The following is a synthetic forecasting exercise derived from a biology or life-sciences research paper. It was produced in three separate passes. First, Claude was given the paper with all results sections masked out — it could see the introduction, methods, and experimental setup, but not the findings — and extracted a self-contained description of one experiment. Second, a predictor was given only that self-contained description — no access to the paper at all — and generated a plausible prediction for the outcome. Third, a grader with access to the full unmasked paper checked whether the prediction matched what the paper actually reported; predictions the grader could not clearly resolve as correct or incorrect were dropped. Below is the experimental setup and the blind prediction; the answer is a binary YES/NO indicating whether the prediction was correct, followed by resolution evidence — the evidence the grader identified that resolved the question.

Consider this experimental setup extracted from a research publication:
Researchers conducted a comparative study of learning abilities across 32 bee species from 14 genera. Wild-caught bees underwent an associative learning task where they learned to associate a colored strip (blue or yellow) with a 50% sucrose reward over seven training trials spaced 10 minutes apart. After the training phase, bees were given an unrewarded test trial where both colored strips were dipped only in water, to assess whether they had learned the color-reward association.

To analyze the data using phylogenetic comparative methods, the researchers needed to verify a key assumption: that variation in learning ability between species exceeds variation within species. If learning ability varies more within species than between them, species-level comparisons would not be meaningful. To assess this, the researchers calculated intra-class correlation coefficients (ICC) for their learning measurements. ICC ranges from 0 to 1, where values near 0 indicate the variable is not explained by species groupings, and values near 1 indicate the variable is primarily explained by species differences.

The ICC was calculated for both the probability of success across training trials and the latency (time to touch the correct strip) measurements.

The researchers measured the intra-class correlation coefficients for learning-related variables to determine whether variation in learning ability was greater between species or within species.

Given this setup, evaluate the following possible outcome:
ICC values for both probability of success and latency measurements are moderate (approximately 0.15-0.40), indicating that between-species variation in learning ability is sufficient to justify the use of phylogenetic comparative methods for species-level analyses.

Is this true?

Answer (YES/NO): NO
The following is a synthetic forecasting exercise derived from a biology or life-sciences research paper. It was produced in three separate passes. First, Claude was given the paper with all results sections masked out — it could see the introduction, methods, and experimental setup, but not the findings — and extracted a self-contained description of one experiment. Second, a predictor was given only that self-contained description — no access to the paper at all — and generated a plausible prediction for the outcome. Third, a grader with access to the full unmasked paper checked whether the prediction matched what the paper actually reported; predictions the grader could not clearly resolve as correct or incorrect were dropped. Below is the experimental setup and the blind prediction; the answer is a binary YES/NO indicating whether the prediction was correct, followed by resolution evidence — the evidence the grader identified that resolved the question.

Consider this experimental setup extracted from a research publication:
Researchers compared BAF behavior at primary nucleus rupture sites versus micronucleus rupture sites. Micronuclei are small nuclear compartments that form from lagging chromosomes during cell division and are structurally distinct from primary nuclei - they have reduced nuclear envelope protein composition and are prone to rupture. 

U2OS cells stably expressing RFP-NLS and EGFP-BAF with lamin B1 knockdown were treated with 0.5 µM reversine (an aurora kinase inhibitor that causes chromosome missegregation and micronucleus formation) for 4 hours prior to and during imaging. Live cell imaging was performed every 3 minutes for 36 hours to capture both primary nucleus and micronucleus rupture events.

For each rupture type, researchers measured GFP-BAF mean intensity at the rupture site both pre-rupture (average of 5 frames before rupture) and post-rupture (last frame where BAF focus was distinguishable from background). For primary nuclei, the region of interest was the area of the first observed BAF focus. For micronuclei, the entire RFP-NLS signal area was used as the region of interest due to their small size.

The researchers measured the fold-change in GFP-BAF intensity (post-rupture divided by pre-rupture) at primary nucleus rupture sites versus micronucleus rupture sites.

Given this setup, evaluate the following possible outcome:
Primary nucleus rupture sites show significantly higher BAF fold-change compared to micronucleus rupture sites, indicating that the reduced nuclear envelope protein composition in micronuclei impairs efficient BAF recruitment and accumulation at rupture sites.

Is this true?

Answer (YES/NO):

···

> [TASK BRIEF]
For this task, set down the entire listing word for word.

> [RESULT OF THIS EXERCISE]
The following is a synthetic forecasting exercise derived from a biology or life-sciences research paper. It was produced in three separate passes. First, Claude was given the paper with all results sections masked out — it could see the introduction, methods, and experimental setup, but not the findings — and extracted a self-contained description of one experiment. Second, a predictor was given only that self-contained description — no access to the paper at all — and generated a plausible prediction for the outcome. Third, a grader with access to the full unmasked paper checked whether the prediction matched what the paper actually reported; predictions the grader could not clearly resolve as correct or incorrect were dropped. Below is the experimental setup and the blind prediction; the answer is a binary YES/NO indicating whether the prediction was correct, followed by resolution evidence — the evidence the grader identified that resolved the question.

Consider this experimental setup extracted from a research publication:
Researchers conducted a comparative study of learning abilities across 32 bee species from 14 genera. Wild-caught bees underwent an associative learning task where they learned to associate a colored strip (blue or yellow) with a 50% sucrose reward over seven training trials spaced 10 minutes apart. After the training phase, bees were given an unrewarded test trial where both colored strips were dipped only in water, to assess whether they had learned the color-reward association.

To analyze the data using phylogenetic comparative methods, the researchers needed to verify a key assumption: that variation in learning ability between species exceeds variation within species. If learning ability varies more within species than between them, species-level comparisons would not be meaningful. To assess this, the researchers calculated intra-class correlation coefficients (ICC) for their learning measurements. ICC ranges from 0 to 1, where values near 0 indicate the variable is not explained by species groupings, and values near 1 indicate the variable is primarily explained by species differences.

The ICC was calculated for both the probability of success across training trials and the latency (time to touch the correct strip) measurements.

The researchers measured the intra-class correlation coefficients for learning-related variables to determine whether variation in learning ability was greater between species or within species.

Given this setup, evaluate the following possible outcome:
ICC values for both probability of success and latency measurements are moderate (approximately 0.15-0.40), indicating that between-species variation in learning ability is sufficient to justify the use of phylogenetic comparative methods for species-level analyses.

Is this true?

Answer (YES/NO): NO
The following is a synthetic forecasting exercise derived from a biology or life-sciences research paper. It was produced in three separate passes. First, Claude was given the paper with all results sections masked out — it could see the introduction, methods, and experimental setup, but not the findings — and extracted a self-contained description of one experiment. Second, a predictor was given only that self-contained description — no access to the paper at all — and generated a plausible prediction for the outcome. Third, a grader with access to the full unmasked paper checked whether the prediction matched what the paper actually reported; predictions the grader could not clearly resolve as correct or incorrect were dropped. Below is the experimental setup and the blind prediction; the answer is a binary YES/NO indicating whether the prediction was correct, followed by resolution evidence — the evidence the grader identified that resolved the question.

Consider this experimental setup extracted from a research publication:
Researchers compared BAF behavior at primary nucleus rupture sites versus micronucleus rupture sites. Micronuclei are small nuclear compartments that form from lagging chromosomes during cell division and are structurally distinct from primary nuclei - they have reduced nuclear envelope protein composition and are prone to rupture. 

U2OS cells stably expressing RFP-NLS and EGFP-BAF with lamin B1 knockdown were treated with 0.5 µM reversine (an aurora kinase inhibitor that causes chromosome missegregation and micronucleus formation) for 4 hours prior to and during imaging. Live cell imaging was performed every 3 minutes for 36 hours to capture both primary nucleus and micronucleus rupture events.

For each rupture type, researchers measured GFP-BAF mean intensity at the rupture site both pre-rupture (average of 5 frames before rupture) and post-rupture (last frame where BAF focus was distinguishable from background). For primary nuclei, the region of interest was the area of the first observed BAF focus. For micronuclei, the entire RFP-NLS signal area was used as the region of interest due to their small size.

The researchers measured the fold-change in GFP-BAF intensity (post-rupture divided by pre-rupture) at primary nucleus rupture sites versus micronucleus rupture sites.

Given this setup, evaluate the following possible outcome:
Primary nucleus rupture sites show significantly higher BAF fold-change compared to micronucleus rupture sites, indicating that the reduced nuclear envelope protein composition in micronuclei impairs efficient BAF recruitment and accumulation at rupture sites.

Is this true?

Answer (YES/NO):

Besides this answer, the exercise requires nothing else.